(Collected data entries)
>>

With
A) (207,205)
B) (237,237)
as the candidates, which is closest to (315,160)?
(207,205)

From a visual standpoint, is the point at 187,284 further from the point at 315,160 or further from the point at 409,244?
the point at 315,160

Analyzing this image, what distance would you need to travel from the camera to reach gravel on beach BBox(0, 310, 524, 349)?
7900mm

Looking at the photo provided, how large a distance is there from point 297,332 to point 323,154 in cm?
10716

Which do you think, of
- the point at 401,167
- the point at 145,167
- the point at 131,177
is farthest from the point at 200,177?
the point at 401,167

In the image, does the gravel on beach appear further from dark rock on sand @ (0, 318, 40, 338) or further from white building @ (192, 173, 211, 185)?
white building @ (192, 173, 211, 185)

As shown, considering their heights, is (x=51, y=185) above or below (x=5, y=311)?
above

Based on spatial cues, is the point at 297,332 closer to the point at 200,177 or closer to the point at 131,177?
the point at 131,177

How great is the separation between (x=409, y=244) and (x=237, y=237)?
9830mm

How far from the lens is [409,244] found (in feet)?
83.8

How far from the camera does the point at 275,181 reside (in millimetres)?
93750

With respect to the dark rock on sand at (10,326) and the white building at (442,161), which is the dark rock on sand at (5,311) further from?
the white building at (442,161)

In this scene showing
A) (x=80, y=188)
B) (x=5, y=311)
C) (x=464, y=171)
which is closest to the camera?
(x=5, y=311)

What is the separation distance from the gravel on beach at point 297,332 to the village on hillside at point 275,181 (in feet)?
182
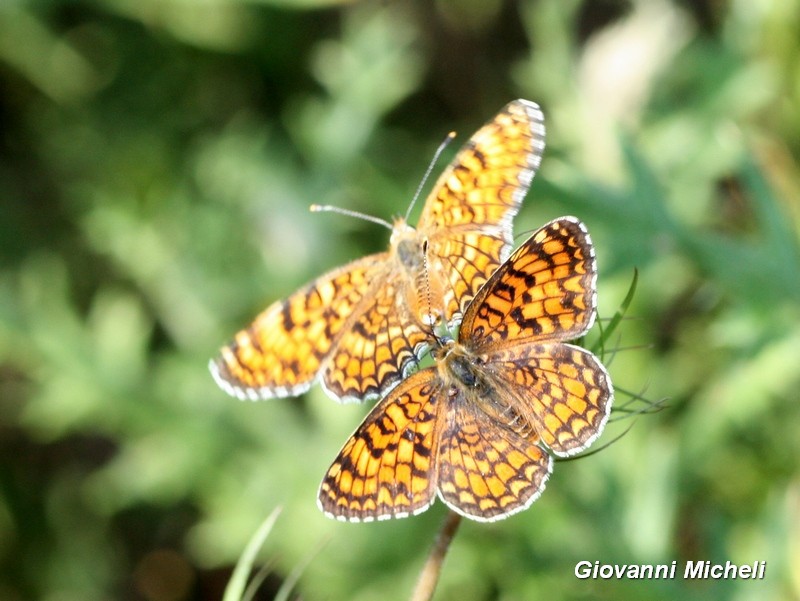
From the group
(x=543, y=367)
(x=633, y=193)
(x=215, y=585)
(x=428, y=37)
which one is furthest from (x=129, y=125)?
(x=543, y=367)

<<

## PROBLEM
Copy every one of the entries above word for word, including the answers. Leave out the pictures.

## FULL OUTPUT
With
A) (207,205)
B) (237,237)
as the candidates, which is closest to (315,160)?
(207,205)

From a visual standpoint, is the point at 187,284 further from the point at 315,160 or further from the point at 409,244?
the point at 315,160

Analyzing this image, what distance would you need to travel from the camera to reach gravel on beach BBox(0, 310, 524, 349)?
7900mm

Looking at the photo provided, how large a distance is there from point 297,332 to point 323,154 in cm?
10716

Which do you think, of
- the point at 401,167
- the point at 145,167
- the point at 131,177
is farthest from the point at 200,177?
the point at 401,167

In the image, does the gravel on beach appear further from dark rock on sand @ (0, 318, 40, 338) or further from white building @ (192, 173, 211, 185)?
white building @ (192, 173, 211, 185)

As shown, considering their heights, is (x=51, y=185) above or below (x=5, y=311)?
above

Based on spatial cues, is the point at 297,332 closer to the point at 200,177 or closer to the point at 131,177?
the point at 131,177

How great is the separation between (x=409, y=244) and (x=237, y=237)?
9830mm

How far from the lens is [409,244] found (in feet)?
83.8

How far from the camera does the point at 275,181 reside (in millimetres)?
93750

With respect to the dark rock on sand at (10,326) and the white building at (442,161), which is the dark rock on sand at (5,311) further from?
the white building at (442,161)

In this scene showing
A) (x=80, y=188)
B) (x=5, y=311)
C) (x=464, y=171)
which is closest to the camera?
(x=5, y=311)

What is the separation distance from the gravel on beach at point 297,332 to the village on hillside at point 275,181 (in feet)?
182
From the group
(x=543, y=367)
(x=633, y=193)
(x=215, y=585)
(x=428, y=37)
which one is furthest from (x=129, y=125)?
(x=543, y=367)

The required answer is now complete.